Malgré un frémissement en 2023, les taux d'occupation des Ehpad sont loin des 93,4 % enregistrés au 3e trimestre 2019. Le think tank Matières grises publie une note d'analyse sur les raisons et les conséquences de leur baisse et propose des solutions en attendant 2028.
Les taux d'occupation des Ehpad peinent à remonter la pente
Le think tank Matières grises a rendu publique le 22 octobre une Note d'analyse sur l'évolution des taux d'occupation (TO) des Ehpad entre 2019 et 2023 en s'appuyant sur les statistiques disponibles de la CNSA, les résultats des enquêtes de la Fédération hospitalière de France (FHF) ou les témoignages de ses opérateurs adhérents.
Elle confirme que les TO ont fortement chuté au moment de la crise sanitaire de 2020 sans retrouver quatre ans plus tard leur niveau de 2019. Ils ont diminué d'environ 5 points passant de 93% à 88% ou, pour être plus précis, de 93,4% fin 2019 à 88,8% au 3e trimestre 2023 - dernière statistique connue.
Combien coûte un point de TO ?
Pour un Ehpad habilité à l'aide sociale dont le coût moyen est de 63,50 euros en 2023, une pleine occupation (100% sur 365 jours) engendre une recette annuelle de 23.177 euros par place.

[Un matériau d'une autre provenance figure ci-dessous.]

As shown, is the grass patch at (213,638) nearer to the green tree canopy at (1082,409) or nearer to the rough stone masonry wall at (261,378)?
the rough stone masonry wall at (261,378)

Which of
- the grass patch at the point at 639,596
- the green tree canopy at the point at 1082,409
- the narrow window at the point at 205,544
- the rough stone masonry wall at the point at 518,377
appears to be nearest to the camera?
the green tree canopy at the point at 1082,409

Un seul point de TO de moins abaisse ce chiffre d'affaires (CA) à 22.945 euros soit une perte de 232 euros/lit/point de TO. Ramené à un établissement d'une capacité moyenne de 81 lits, ce point de TO perdu représente une baisse de CA de 18.792 euros.
Même démonstration pour un Ehpad non habilité où le coût moyen est de 95,60 euros en 2023. Une baisse d'un point de TO représente une perte de 349 euros par lit soit 28.269 euros pour un établissement de 81 lits.

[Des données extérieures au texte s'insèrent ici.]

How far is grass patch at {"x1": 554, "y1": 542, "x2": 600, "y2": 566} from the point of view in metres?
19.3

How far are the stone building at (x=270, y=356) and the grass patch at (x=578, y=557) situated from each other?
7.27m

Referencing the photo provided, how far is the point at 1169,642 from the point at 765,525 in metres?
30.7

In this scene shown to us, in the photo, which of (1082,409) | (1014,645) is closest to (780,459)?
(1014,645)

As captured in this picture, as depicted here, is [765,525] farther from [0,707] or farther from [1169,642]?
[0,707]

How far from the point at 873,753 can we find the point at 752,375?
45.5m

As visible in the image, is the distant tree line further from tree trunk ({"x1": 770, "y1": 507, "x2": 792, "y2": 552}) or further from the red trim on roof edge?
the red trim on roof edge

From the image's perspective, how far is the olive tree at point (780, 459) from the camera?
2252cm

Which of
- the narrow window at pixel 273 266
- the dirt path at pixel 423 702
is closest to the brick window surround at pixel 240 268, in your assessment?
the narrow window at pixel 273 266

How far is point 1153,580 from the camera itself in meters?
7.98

Les recettes issues des forfaits dépendance et soins ne sont pas affectées par ces fluctuations de TO... sauf si les autorités de financement décident d'appliquer la minoration prévue par les textes en dessous d'un TO de 95%.
De fortes disparités régionales
Les régions Ile-de-France, Hauts de France et Auvergne Rhône Alpes ont été les plus touchées avec des chutes de 5 à 7%. Elles ont pour points communs d'être parmi les plus peuplées, mais aussi, pour les deux premières, parmi les plus impactées par la crise sanitaire.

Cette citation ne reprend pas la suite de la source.